*Activity*: Exact reproduction of all the data is needed.

____________

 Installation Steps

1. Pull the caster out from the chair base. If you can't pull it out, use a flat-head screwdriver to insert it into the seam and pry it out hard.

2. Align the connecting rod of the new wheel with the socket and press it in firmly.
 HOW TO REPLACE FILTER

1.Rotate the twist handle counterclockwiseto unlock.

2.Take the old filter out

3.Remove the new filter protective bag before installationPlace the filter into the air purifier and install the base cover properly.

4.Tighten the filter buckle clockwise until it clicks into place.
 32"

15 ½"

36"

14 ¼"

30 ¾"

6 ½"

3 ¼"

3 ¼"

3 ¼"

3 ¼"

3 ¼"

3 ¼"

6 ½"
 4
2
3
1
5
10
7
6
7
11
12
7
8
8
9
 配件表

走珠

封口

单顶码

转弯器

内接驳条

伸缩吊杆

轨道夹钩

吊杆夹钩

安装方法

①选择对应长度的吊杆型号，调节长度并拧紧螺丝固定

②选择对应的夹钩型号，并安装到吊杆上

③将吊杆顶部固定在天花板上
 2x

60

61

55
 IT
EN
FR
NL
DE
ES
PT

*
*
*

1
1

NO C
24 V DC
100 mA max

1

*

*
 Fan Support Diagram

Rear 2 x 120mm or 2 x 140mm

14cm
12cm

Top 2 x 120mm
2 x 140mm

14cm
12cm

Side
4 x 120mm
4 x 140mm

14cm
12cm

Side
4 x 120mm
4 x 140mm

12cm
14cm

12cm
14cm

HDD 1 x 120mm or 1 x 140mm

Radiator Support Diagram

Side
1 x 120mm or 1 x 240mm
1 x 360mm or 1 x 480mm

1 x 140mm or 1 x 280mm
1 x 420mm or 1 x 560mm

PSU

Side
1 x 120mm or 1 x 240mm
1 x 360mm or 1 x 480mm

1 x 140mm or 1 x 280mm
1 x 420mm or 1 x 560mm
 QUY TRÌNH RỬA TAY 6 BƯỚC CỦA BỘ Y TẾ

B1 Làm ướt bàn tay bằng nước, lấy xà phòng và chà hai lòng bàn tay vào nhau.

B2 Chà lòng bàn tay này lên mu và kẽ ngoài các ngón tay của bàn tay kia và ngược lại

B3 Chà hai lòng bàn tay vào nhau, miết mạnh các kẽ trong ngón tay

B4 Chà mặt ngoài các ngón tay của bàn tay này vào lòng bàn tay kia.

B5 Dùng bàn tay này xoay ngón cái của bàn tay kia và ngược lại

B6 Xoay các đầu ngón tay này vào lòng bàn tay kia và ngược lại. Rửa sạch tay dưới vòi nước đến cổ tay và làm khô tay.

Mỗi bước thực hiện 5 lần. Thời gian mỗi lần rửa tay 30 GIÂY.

____________

*Exercise answer*:
 Installation Steps

1. Pull the caster out from the chair base. If you can't pull it out, use a flat-head screwdriver to insert it into the seam and pry it out hard.

2. Align the connecting rod of the new wheel with the socket and press it in firmly.
 HOW TO REPLACE FILTER

1.Rotate the twist handle counterclockwiseto unlock.

2.Take the old filter out

3.Remove the new filter protective bag before installationPlace the filter into the air purifier and install the base cover properly.

4.Tighten the filter buckle clockwise until it clicks into place.
 32"

15 ½"

36"

14 ¼"

30 ¾"

6 ½"

3 ¼"

3 ¼"

3 ¼"

3 ¼"

3 ¼"

3 ¼"

6 ½"
 4
2
3
1
5
10
7
6
7
11
12
7
8
8
9
 配件表

走珠

封口

单顶码

转弯器

内接驳条

伸缩吊杆

轨道夹钩

吊杆夹钩

安装方法

①选择对应长度的吊杆型号，调节长度并拧紧螺丝固定

②选择对应的夹钩型号，并安装到吊杆上

③将吊杆顶部固定在天花板上
 2x

60

61

55
 IT
EN
FR
NL
DE
ES
PT

*
*
*

1
1

NO C
24 V DC
100 mA max

1

*

*
 Fan Support Diagram

Rear 2 x 120mm or 2 x 140mm

14cm
12cm

Top 2 x 120mm
2 x 140mm

14cm
12cm

Side
4 x 120mm
4 x 140mm

14cm
12cm

Side
4 x 120mm
4 x 140mm

12cm
14cm

12cm
14cm

HDD 1 x 120mm or 1 x 140mm

Radiator Support Diagram

Side
1 x 120mm or 1 x 240mm
1 x 360mm or 1 x 480mm

1 x 140mm or 1 x 280mm
1 x 420mm or 1 x 560mm

PSU

Side
1 x 120mm or 1 x 240mm
1 x 360mm or 1 x 480mm

1 x 140mm or 1 x 280mm
1 x 420mm or 1 x 560mm
 QUY TRÌNH RỬA TAY 6 BƯỚC CỦA BỘ Y TẾ

B1 Làm ướt bàn tay bằng nước, lấy xà phòng và chà hai lòng bàn tay vào nhau.

B2 Chà lòng bàn tay này lên mu và kẽ ngoài các ngón tay của bàn tay kia và ngược lại

B3 Chà hai lòng bàn tay vào nhau, miết mạnh các kẽ trong ngón tay

B4 Chà mặt ngoài các ngón tay của bàn tay này vào lòng bàn tay kia.

B5 Dùng bàn tay này xoay ngón cái của bàn tay kia và ngược lại

B6 Xoay các đầu ngón tay này vào lòng bàn tay kia và ngược lại. Rửa sạch tay dưới vòi nước đến cổ tay và làm khô tay.

Mỗi bước thực hiện 5 lần. Thời gian mỗi lần rửa tay 30 GIÂY.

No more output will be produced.